If life offers no guarantees but death, then our struggles of mourning are universal: in ‘Detritus: Life After Death’, artist Keelan McMorrow depicts poignant symbols of the trauma, grief, and ultimate triumphs experienced through living life after the death of a loved one. In 2016, McMorrow’s brother passed away unexpectedly due to a congenital heart defect.

‘Detritus: Life After Death’ presents the work created after his brother’s passing, processing the guilt, anger, confusion and despair he faced in turn. For McMorrow, his own life – indeed his very birth – would be forever cemented in stark contrast with his family’s devastating loss: ‘My brother died on my birthday,’ Keelan explains. ‘Mere hours before I was looking forward to celebrating with him, with our family. It was like an asteroid hit. None of us could understand what was happening. Figuring out and accepting what occurred would of course come later, through fits and tears and horrible, sleepless nights.’

Art provided rungs to hold on to, like a ladder.

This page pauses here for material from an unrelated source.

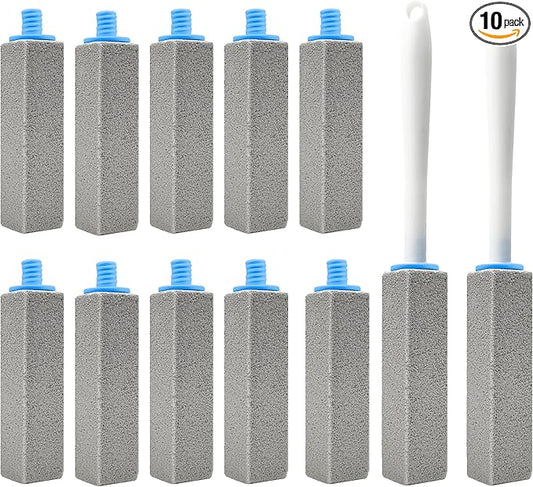 10 Pack Toilet Pumice Stone with Extra Long Handle, Pumice Stone for Toilet Cleaning, Toilet Bowl Cleaner, Removing Hard Water for Toilet, Sink, Tile and Pool, 2 Wands+10 Stones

And in climbing up, life continued and the artist’s vistas changed. So, too, did his work. Pieces of human bodies, of flesh, limbs, tools and artifices now tumble across his paintings piecemeal, scattered, where composed figures once resided – as if the world, shattered, exists as a puzzle to be joined back together. But there’s far more to it than that: ‘I think I’ve found a sort of peace in my new reality. A sort of wisdom, maybe. As much as we’re destined to lose what we love, the very fact that we can fall apart proves that we’re connected. It’s all just one big story, and even now my brother is continuing to be a part of it.’